I don’t know if I have said this before but I suffer from Seasonal Affective Disorder (SAD). For those of you who don’t what SAD is, in basic terms it is a type of depression which occurs on a seasonal basis, it is associated with the lack of sunlight in winters months typically.
As Spring is definitely here, the daylight is lasting longer and it’s beginning to warm up a bit. It is time for me to come off the anti-depressants because I know that my body can find its own balance.

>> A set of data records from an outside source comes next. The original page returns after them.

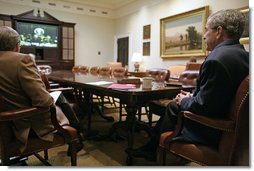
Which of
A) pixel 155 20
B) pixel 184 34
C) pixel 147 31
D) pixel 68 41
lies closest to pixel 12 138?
pixel 184 34

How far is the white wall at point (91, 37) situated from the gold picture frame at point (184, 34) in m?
2.94

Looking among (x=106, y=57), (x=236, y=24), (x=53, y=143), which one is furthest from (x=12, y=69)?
(x=106, y=57)

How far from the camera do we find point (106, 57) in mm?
8641

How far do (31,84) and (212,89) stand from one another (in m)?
1.07

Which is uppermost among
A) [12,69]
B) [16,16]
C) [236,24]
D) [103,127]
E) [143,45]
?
[16,16]

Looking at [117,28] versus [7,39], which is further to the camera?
[117,28]

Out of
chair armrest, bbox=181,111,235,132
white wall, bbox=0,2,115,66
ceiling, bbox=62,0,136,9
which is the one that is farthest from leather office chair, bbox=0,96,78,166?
ceiling, bbox=62,0,136,9

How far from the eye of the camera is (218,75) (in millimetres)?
1183

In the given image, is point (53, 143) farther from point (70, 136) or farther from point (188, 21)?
point (188, 21)

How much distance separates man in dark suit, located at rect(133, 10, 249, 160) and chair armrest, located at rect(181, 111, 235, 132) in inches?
1.4

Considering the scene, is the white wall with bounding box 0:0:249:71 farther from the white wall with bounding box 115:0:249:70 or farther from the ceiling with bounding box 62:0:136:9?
the ceiling with bounding box 62:0:136:9

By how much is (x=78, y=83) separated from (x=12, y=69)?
1008 mm

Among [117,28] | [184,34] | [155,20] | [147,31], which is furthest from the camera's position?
[117,28]

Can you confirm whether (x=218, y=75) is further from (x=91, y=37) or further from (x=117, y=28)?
(x=117, y=28)
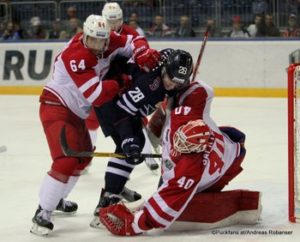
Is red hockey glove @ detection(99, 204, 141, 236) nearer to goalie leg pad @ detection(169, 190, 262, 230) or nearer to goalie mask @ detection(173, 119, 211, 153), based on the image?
goalie leg pad @ detection(169, 190, 262, 230)

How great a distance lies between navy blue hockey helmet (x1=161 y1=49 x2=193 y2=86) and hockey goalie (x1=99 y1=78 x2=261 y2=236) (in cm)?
7

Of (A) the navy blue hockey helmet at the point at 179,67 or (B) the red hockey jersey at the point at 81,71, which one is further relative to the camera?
(B) the red hockey jersey at the point at 81,71

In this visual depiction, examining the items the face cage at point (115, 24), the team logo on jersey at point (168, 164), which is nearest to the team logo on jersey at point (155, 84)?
the team logo on jersey at point (168, 164)

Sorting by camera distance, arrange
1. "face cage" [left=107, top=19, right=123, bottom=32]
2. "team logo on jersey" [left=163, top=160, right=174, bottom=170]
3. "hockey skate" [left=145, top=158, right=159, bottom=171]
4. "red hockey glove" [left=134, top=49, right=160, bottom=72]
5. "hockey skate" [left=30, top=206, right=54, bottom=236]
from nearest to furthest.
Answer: "team logo on jersey" [left=163, top=160, right=174, bottom=170] → "hockey skate" [left=30, top=206, right=54, bottom=236] → "red hockey glove" [left=134, top=49, right=160, bottom=72] → "hockey skate" [left=145, top=158, right=159, bottom=171] → "face cage" [left=107, top=19, right=123, bottom=32]

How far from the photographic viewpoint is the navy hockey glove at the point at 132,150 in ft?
11.0

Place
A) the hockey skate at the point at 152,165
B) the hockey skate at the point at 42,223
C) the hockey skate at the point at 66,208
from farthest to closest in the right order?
the hockey skate at the point at 152,165, the hockey skate at the point at 66,208, the hockey skate at the point at 42,223

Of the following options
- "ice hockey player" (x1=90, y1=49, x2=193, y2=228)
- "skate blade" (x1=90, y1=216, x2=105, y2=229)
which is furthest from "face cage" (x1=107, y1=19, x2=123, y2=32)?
"skate blade" (x1=90, y1=216, x2=105, y2=229)

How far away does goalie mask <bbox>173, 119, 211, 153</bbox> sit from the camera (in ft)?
9.96

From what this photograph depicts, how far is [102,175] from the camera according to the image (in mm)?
4691

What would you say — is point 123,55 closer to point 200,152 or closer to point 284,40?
point 200,152

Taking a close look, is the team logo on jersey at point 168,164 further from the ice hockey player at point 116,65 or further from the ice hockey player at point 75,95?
the ice hockey player at point 116,65

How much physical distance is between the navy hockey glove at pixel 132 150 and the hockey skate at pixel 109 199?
23cm

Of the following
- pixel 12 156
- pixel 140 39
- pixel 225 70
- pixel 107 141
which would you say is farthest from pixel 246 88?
pixel 140 39

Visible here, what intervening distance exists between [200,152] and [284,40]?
204 inches
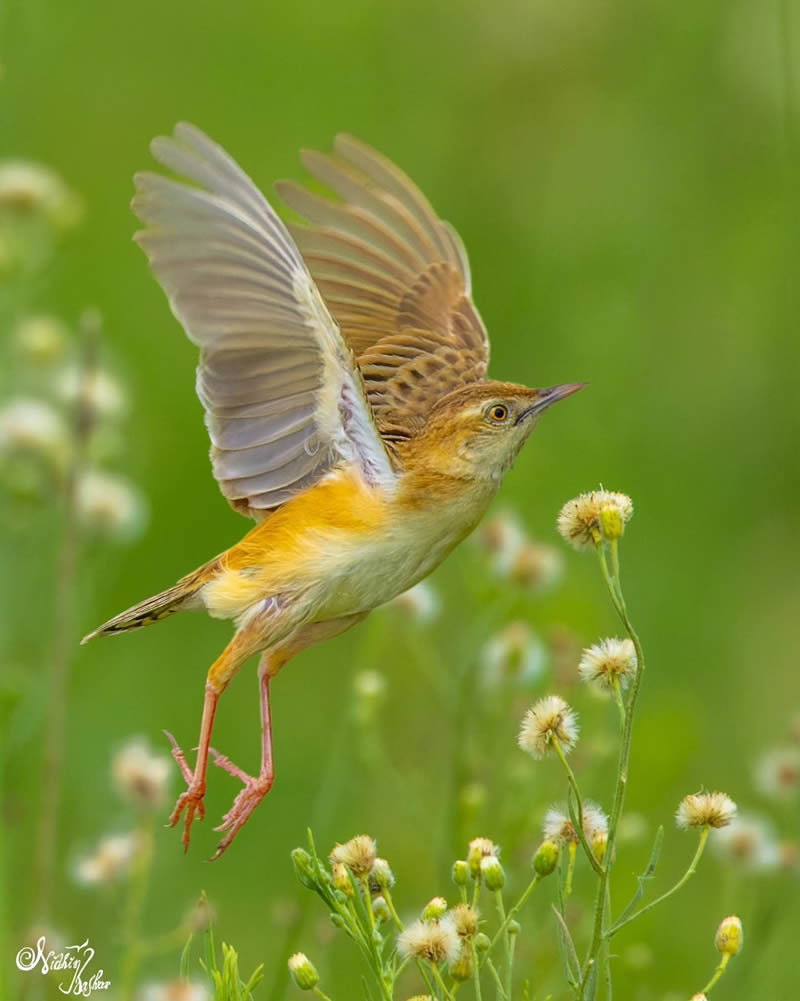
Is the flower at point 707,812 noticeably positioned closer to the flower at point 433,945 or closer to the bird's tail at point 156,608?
the flower at point 433,945

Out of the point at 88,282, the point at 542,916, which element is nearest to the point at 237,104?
the point at 88,282

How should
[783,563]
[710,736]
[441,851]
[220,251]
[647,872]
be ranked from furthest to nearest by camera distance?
[783,563] → [710,736] → [441,851] → [220,251] → [647,872]

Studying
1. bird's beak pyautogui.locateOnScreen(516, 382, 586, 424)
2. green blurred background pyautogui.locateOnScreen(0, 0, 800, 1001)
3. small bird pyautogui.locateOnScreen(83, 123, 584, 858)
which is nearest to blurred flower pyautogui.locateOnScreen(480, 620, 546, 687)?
green blurred background pyautogui.locateOnScreen(0, 0, 800, 1001)

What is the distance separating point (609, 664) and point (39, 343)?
2.63 meters

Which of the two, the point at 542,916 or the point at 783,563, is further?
the point at 783,563

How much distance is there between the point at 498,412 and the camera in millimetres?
3803

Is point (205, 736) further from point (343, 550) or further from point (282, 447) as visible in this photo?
point (282, 447)

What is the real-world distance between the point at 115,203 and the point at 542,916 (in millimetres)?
4383

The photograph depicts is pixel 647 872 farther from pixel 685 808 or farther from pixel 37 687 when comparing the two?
pixel 37 687

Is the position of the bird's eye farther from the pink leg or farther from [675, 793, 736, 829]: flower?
[675, 793, 736, 829]: flower

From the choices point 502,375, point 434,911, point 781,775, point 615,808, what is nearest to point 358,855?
point 434,911

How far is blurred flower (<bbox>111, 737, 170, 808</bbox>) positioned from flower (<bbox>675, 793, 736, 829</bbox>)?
132 centimetres

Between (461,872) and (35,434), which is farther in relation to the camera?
(35,434)

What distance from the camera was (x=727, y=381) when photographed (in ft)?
24.4
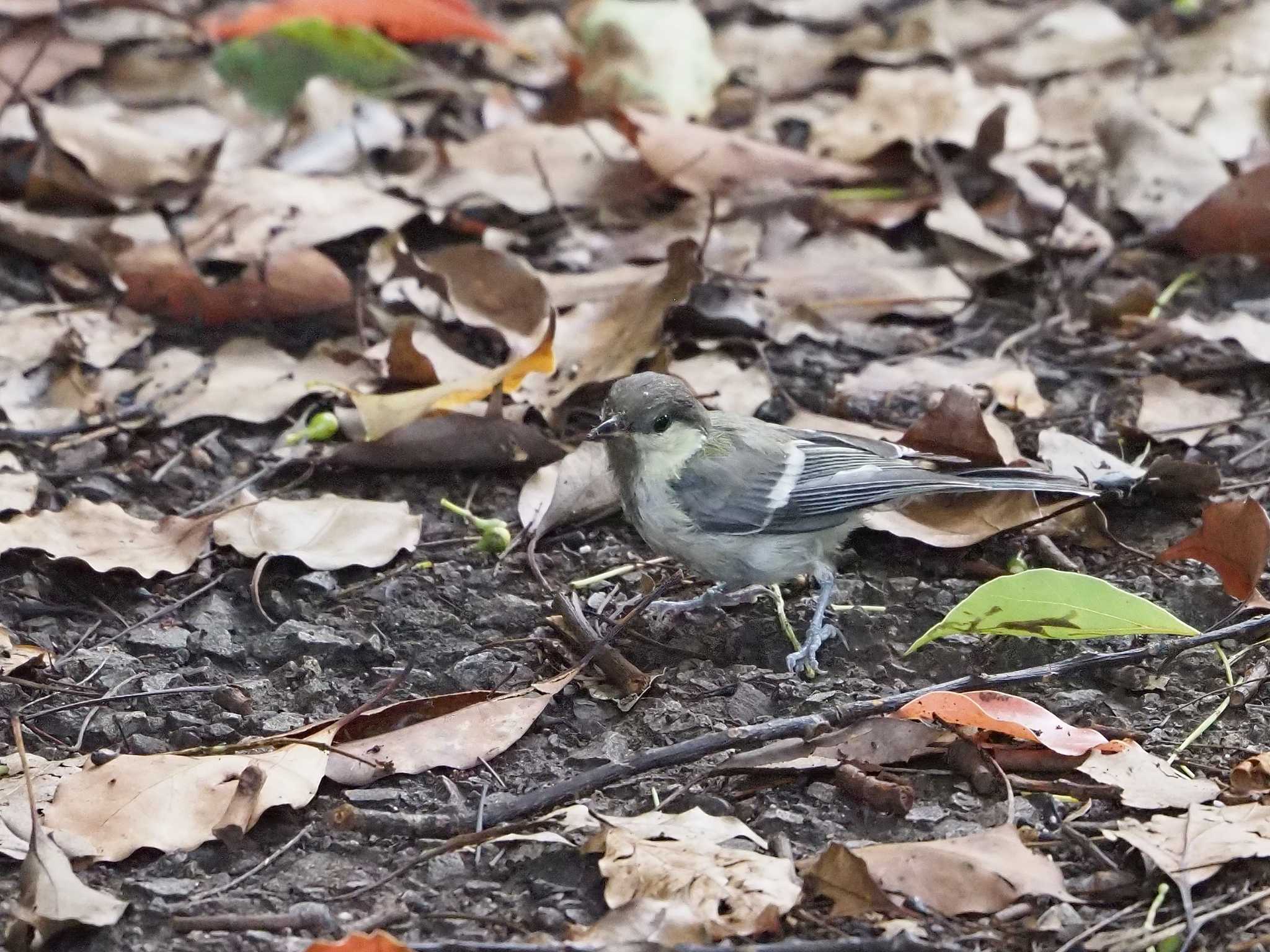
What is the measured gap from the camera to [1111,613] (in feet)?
9.99

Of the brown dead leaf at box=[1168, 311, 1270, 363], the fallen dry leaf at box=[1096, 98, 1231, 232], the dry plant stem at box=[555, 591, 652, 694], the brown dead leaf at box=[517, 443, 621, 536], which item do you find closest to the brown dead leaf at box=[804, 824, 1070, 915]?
the dry plant stem at box=[555, 591, 652, 694]

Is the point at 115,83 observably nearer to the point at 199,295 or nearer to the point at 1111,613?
the point at 199,295

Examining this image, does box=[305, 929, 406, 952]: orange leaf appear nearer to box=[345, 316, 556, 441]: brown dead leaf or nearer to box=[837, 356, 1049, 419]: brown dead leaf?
box=[345, 316, 556, 441]: brown dead leaf

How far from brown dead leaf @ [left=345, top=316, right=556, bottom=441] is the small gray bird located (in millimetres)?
402

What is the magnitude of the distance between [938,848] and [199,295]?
10.4 feet

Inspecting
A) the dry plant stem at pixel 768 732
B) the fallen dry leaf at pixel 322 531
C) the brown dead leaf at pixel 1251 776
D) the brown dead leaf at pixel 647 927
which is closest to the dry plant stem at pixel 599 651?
the dry plant stem at pixel 768 732

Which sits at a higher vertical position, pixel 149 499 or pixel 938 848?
pixel 938 848

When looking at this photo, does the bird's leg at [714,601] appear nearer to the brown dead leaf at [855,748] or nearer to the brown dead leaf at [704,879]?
the brown dead leaf at [855,748]

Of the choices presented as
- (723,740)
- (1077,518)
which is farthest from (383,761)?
(1077,518)

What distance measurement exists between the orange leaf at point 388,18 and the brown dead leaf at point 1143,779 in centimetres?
423

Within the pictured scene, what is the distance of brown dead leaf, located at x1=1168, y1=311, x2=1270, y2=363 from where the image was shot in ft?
14.6

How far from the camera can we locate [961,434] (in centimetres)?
395

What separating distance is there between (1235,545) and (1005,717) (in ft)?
2.69

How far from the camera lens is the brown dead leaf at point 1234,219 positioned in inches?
199
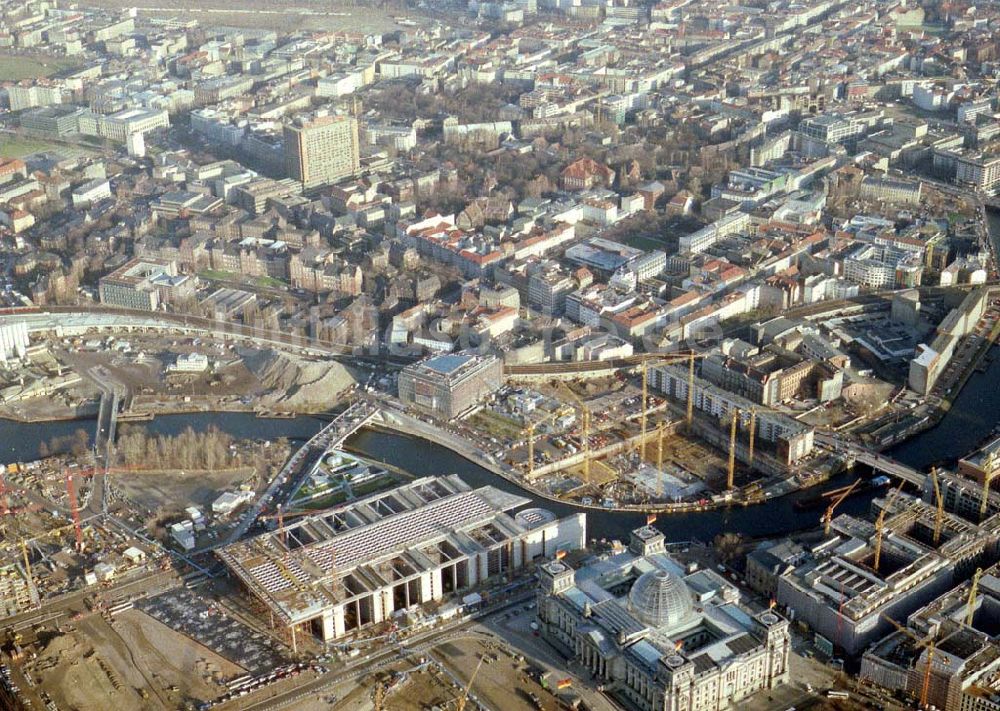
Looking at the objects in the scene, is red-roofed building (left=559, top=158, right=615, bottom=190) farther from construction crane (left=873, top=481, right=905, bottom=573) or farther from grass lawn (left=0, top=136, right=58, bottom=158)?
construction crane (left=873, top=481, right=905, bottom=573)

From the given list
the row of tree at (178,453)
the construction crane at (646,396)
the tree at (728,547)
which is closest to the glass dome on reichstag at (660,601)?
the tree at (728,547)

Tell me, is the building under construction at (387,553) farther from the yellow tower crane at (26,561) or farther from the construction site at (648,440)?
the yellow tower crane at (26,561)

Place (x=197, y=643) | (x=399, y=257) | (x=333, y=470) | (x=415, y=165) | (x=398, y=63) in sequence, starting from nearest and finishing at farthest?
(x=197, y=643) → (x=333, y=470) → (x=399, y=257) → (x=415, y=165) → (x=398, y=63)

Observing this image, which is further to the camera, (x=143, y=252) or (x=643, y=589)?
(x=143, y=252)

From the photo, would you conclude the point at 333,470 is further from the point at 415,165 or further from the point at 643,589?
the point at 415,165

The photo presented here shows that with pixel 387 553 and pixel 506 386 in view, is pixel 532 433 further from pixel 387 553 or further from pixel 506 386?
pixel 387 553

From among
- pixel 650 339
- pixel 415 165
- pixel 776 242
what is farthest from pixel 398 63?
pixel 650 339

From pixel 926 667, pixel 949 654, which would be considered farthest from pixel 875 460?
pixel 926 667
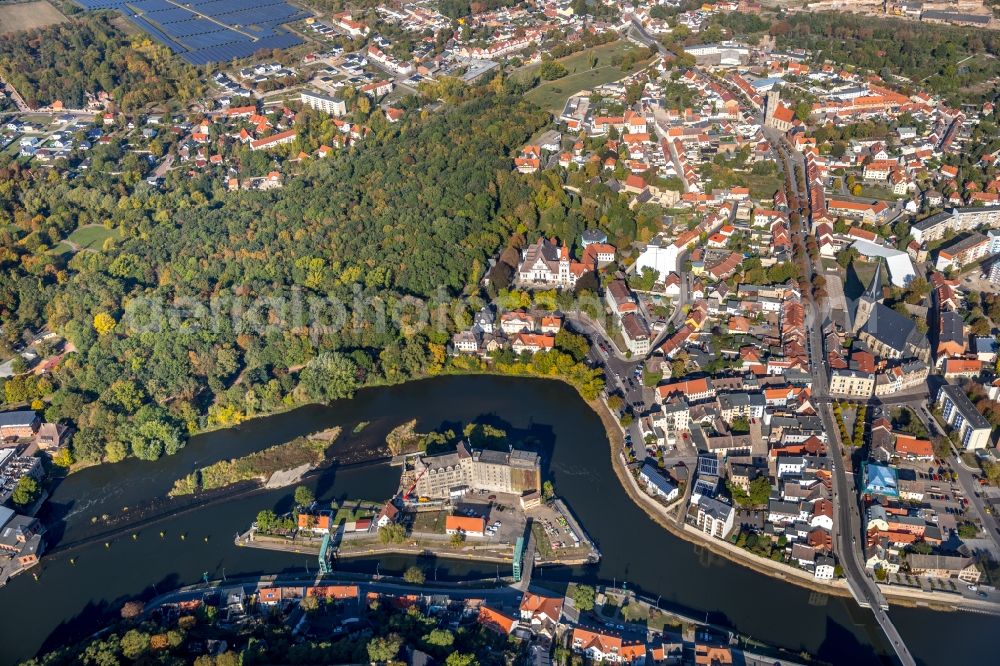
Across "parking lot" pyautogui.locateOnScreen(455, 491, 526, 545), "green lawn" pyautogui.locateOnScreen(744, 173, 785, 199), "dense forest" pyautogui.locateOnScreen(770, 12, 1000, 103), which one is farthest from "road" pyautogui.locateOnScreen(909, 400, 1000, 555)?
"dense forest" pyautogui.locateOnScreen(770, 12, 1000, 103)

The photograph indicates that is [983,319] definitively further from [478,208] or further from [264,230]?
[264,230]

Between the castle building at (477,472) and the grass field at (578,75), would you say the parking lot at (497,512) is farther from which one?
the grass field at (578,75)

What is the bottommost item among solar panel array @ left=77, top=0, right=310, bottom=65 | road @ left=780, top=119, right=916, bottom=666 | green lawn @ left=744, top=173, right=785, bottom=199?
road @ left=780, top=119, right=916, bottom=666

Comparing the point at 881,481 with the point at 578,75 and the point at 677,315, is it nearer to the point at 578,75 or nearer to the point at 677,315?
the point at 677,315

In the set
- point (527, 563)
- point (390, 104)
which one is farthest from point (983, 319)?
point (390, 104)

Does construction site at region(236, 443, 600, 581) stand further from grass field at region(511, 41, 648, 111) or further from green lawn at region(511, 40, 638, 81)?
green lawn at region(511, 40, 638, 81)

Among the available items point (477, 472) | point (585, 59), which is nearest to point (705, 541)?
point (477, 472)
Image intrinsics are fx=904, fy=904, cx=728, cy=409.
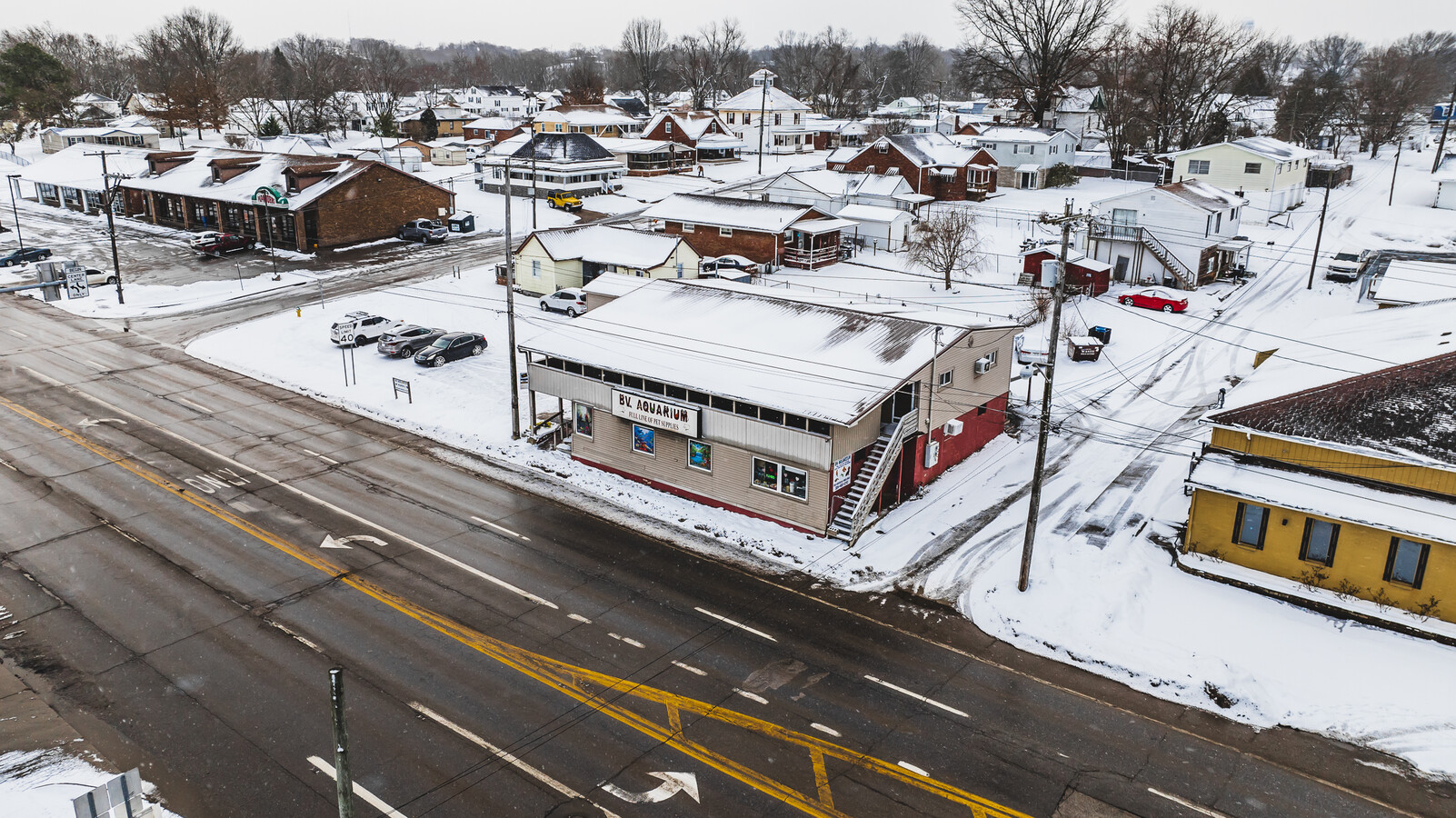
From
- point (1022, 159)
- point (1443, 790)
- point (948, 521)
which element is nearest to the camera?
point (1443, 790)

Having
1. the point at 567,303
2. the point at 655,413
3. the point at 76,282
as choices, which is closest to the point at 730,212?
the point at 567,303

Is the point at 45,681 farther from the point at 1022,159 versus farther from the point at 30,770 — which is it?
the point at 1022,159

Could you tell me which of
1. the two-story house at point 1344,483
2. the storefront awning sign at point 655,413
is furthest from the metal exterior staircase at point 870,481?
the two-story house at point 1344,483

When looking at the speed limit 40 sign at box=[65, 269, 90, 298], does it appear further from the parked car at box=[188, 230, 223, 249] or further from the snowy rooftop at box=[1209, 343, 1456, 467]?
the snowy rooftop at box=[1209, 343, 1456, 467]

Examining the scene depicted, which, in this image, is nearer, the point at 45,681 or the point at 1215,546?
the point at 45,681

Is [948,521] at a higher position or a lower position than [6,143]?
lower

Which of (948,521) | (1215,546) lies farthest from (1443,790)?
(948,521)

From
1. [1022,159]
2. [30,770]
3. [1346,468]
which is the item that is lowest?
[30,770]

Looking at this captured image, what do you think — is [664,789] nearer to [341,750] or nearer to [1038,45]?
[341,750]

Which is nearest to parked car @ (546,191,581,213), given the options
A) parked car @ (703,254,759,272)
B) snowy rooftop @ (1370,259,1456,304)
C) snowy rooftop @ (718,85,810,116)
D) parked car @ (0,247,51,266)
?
parked car @ (703,254,759,272)
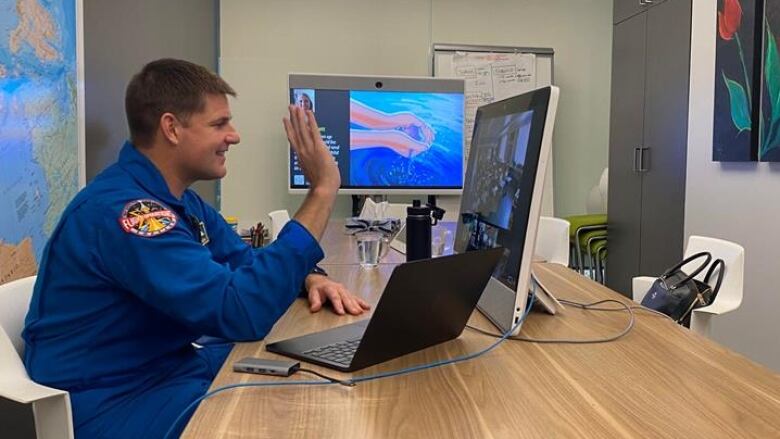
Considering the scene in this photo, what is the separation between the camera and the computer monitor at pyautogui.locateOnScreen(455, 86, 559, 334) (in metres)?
1.16

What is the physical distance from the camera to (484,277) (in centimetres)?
121

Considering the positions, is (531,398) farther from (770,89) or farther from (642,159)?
(642,159)

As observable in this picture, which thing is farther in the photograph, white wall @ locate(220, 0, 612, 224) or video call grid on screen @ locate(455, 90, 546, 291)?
white wall @ locate(220, 0, 612, 224)

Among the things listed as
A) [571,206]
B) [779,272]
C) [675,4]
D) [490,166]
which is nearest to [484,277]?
[490,166]

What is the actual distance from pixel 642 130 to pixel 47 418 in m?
3.98

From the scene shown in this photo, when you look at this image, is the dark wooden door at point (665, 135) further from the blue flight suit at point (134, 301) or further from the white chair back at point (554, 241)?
the blue flight suit at point (134, 301)

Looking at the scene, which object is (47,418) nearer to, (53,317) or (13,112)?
(53,317)

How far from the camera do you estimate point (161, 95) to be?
1.38m

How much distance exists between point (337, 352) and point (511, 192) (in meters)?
0.45

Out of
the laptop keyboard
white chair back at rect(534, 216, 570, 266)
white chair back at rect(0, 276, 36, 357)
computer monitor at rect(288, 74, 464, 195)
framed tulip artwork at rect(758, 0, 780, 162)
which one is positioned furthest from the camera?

For a bit of history. I didn’t just decide to take drugs, I have struggled with this my whole life, I have tried counselling, meditation, mindfulness but this year I decided it was okay to ask for more help, ask for something to help boost my mood, so I didn’t feel completely dead inside. I went to the doctor, who prescribed me the lowest dose of sertraline. It helped this winter, I was able to function much better this year.
But back to the point of this post. Coming off my Sertraline was hard, really hard. I am lucky I have only been taking it for a few months. I foolishly and naively thought it would just be a case of ‘feeling down’ for a bit. It was more than that. Thankfully for me, it only lasted a week.
I don’t think it helped that I managed to coincide me coming off my meds and the whole coronavirus situation at the same time. I felt completely overwhelmed, I kept getting dizzy and feeling a prickling sensation on my face. My mood was all over the shop, I was okay but finding it hard to feel motivated or even particularly good.
The effects of coming off the anti-depressants has definitely made me think twice about taking them next year. I wonder if I should take them as these last few weeks have been really difficult. I do not know if it is worth going through it all every year. I think I will look into other ways, which does not involve any medication.